Writing gene-related data failed
Closed this issue · 3 comments
Hi, first of all, thanks for creating and supporting this amazing software, it's been very helpful so far.
I am doing a pangenome from several E. coli strains we have sequenced in our lab. I got their annotation using bakta with the latest complete db (5.1), and then fed these annotations to the complete workflow:
ppanggolin all --anno genomes.gbff.txt --output ppanggolin_results -c 2 --verbose 2 -f
However, when it comes to writing all gene-data in the h5f file I'm getting an error related to the object class:
Traceback (most recent call last):
File "tables/tableextension.pyx", line 1676, in tables.tableextension.Row.__setitem__
TypeError
During handling of the above exception, another exception occurred:
Traceback (most recent call last):
File "/rds/general/user/dmarti14/home/anaconda3/envs/ppanggo/bin/ppanggolin", line 10, in <module>
sys.exit(main())
File "/rds/general/user/dmarti14/home/anaconda3/envs/ppanggo/lib/python3.10/site-packages/ppanggolin/main.py", line 219, in main
ppanggolin.workflow.all.launch(args)
File "/rds/general/user/dmarti14/home/anaconda3/envs/ppanggo/lib/python3.10/site-packages/ppanggolin/workflow/all.py", line 288, in launch
launch_workflow(args, panrgp=True, panmodule=True)

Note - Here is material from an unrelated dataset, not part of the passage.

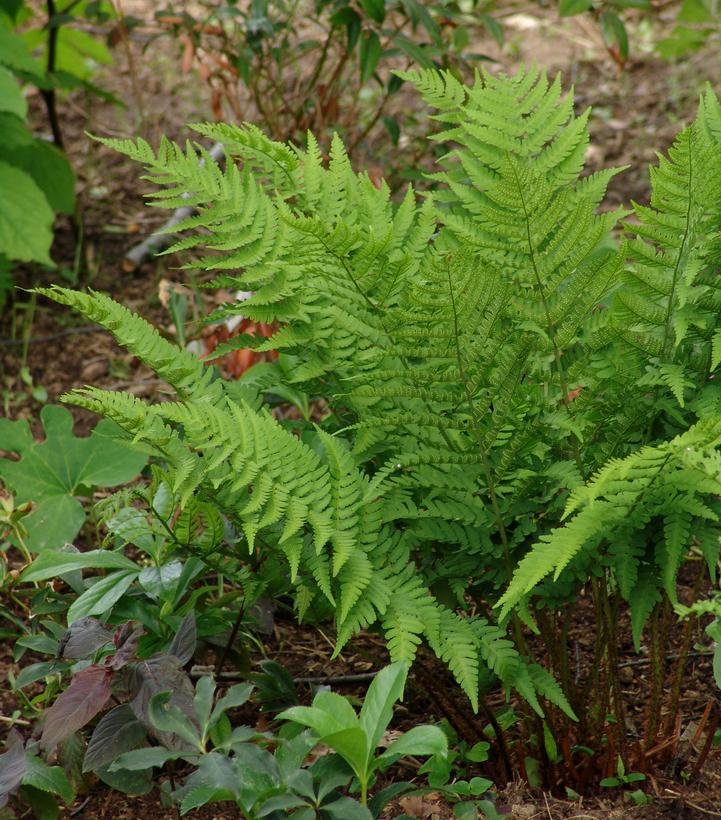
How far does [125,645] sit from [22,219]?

File "/rds/general/user/dmarti14/home/anaconda3/envs/ppanggo/lib/python3.10/site-packages/ppanggolin/workflow/all.py", line 61, in launch_workflow
write_pangenome(pangenome, filename, args.force, disable_bar=args.disable_prog_bar)
File "/rds/general/user/dmarti14/home/anaconda3/envs/ppanggo/lib/python3.10/site-packages/ppanggolin/formats/writeBinaries.py", line 711, in write_pangenome
write_annotations(pangenome, h5f, disable_bar=disable_bar)

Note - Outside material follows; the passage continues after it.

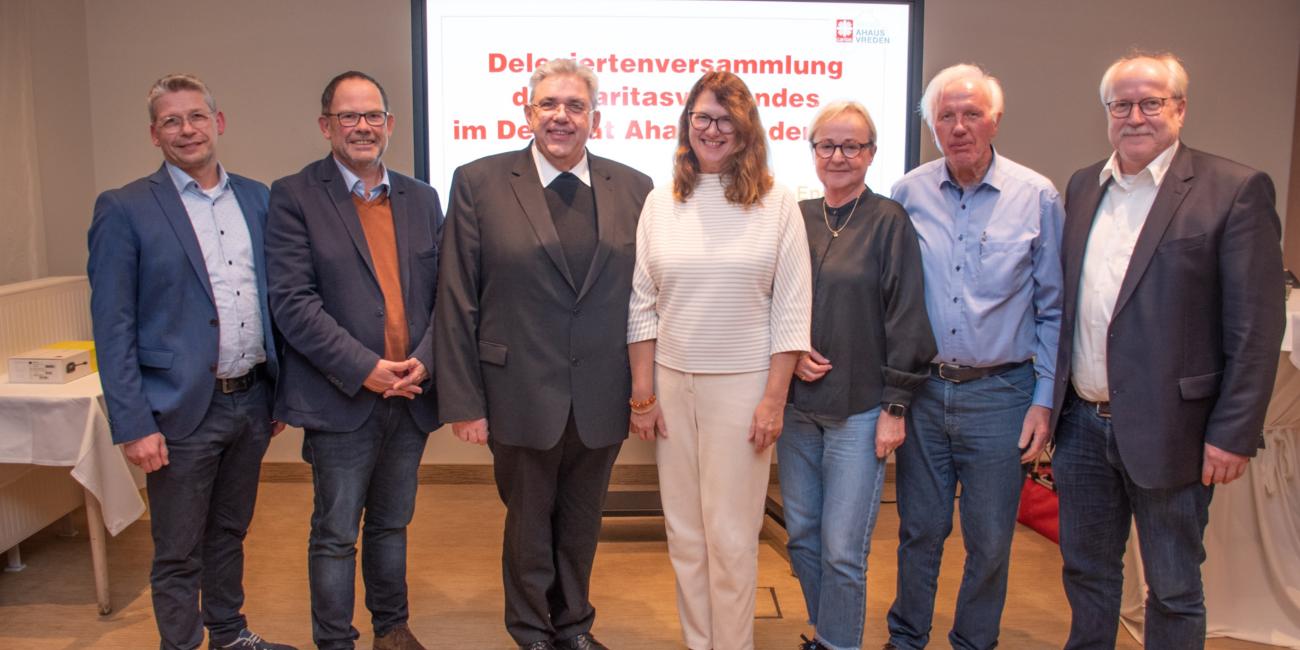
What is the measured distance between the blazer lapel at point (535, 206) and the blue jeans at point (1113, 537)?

File "/rds/general/user/dmarti14/home/anaconda3/envs/ppanggo/lib/python3.10/site-packages/ppanggolin/formats/writeAnnotations.py", line 342, in write_annotations
write_genedata(pangenome, h5f, annotation, genedata2gene, disable_bar)

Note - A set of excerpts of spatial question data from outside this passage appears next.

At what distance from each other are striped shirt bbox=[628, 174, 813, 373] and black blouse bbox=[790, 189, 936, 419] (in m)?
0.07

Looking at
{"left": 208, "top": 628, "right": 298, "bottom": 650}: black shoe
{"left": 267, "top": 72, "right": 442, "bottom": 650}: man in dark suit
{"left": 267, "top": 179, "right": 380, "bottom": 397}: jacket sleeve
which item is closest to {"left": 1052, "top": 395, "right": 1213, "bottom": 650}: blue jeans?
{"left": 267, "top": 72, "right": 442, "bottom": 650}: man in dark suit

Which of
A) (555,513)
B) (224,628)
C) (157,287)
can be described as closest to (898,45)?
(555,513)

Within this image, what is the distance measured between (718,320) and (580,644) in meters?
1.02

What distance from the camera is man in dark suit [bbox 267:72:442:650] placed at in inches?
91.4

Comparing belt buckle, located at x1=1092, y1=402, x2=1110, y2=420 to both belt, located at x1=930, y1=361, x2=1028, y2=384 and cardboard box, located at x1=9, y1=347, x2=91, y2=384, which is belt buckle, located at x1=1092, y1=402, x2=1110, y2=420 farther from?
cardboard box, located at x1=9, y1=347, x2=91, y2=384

File "/rds/general/user/dmarti14/home/anaconda3/envs/ppanggo/lib/python3.10/site-packages/ppanggolin/formats/writeAnnotations.py", line 309, in write_genedata
genedata_row["name"] = genedata.name
File "tables/tableextension.pyx", line 1681, in tables.tableextension.Row.__setitem__
TypeError: invalid type (<class 'str'>) for column ``name``
/rds/general/user/dmarti14/home/anaconda3/envs/ppanggo/lib/python3.10/site-packages/tables/file.py:113: UnclosedFileWarning:
Closing remaining open file: ppanggolin_results/pangenome.h5
Here is the complete output from the run.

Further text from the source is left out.